Bonilla rescata con ese tenebrismo y repugnante realidad el dolor de un parto que no se sabe cuándo terminará de sangrar o la tortura de una fémina que es sometida a todo tipo de agresiones sexuales.
Este arte defiende aquellas cualidades de la realidad señaladas como negativas, deformadas, que destruye la forma y crea el drama, acentuando la atención en los aspectos oscuros y malignos de la sociedad.
Gran parte de la temática de su obra se enfoca en la problemática política y social y desemboca en un subrealismo que forma imágenes oníricas y fantasmagóricas, donde presenta demonios, esqueletos, militares, gorilas y mutaciones entre hombres y monstruos.
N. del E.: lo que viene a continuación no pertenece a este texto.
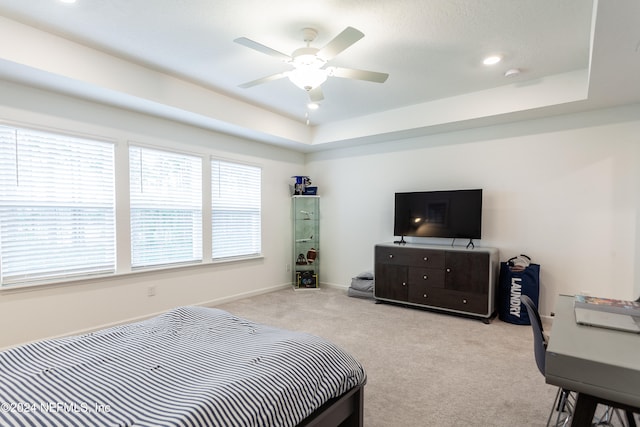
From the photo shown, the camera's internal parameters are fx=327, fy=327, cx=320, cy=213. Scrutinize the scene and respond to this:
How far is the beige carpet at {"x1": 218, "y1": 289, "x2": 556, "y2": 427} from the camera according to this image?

Este maestro del arte no bello también deja en sus lienzos las pasiones humanas, la ira, la ambición, el sexo, la codicia, el crimen, temáticas que plasma bajo contrapuesta óptica en la religión. Ejemplo de ellos son “Los siete pecados capitales”.
Bonilla es autodidacto; trabajó junto a Ricardo Ramírez, Napoleón López, Edgardo Valencia y Dagoberto Reyes. Fue integrante de la brigada “La Masacuata”, en la década de los 70. Estudió arquitectura, que luego abandonó para dedicarse a las artes plásticas.

 

La mayoría de obras de este capitalino caza con lo inédito, no se repiten y su estilo está ligado a las historias de El Salvador de los últimos años sin pretender moralizar ni atemorizar al público con el fin de que enmiende sus pecados. Más bien muestra el interior del ser humano en todo su salvajismo y crueldad.

Más de Bonilla

Nació en San Salvador el 9 de abril de 1954.
Tiene una formación autodidacta en las artes plásticas y participa desde 1972, junto con otros compañeros, en trabajos pro-cultura. Durante algún tiempo reside en México y retorna al país en 1980.
La mayoría de sus obras se encuentra en México y en colecciones privadas en Europa y Estados unidos.

Exposiciones colectivas

• 1972: Salón del Banco Central de Reserva de El Salvador.
• 1978: Salón Arte Erótico, Galería La Esfera, México.
• 1980: Violines y zepelines, Galería La Chinche, México.
• 1982: Cinco artistas salvadoreños, galería Museo, San Francisco California, E.U.
• 1986: Museo Forma, Costa Rica.

Individuales

• 1974: Sala Exposición Credisa, El Salvador.
1976: Tiempo y muerte, Galería Alianza Francesa, México.
• 1978: Aparador de reflejos, Galería La Esfera, México.
• 1984: Horrores y otras vainas, Galería Tlaolli, El Salvador.
• 1987: Mitos y farsas. Galería El Laberinto, El Salvador.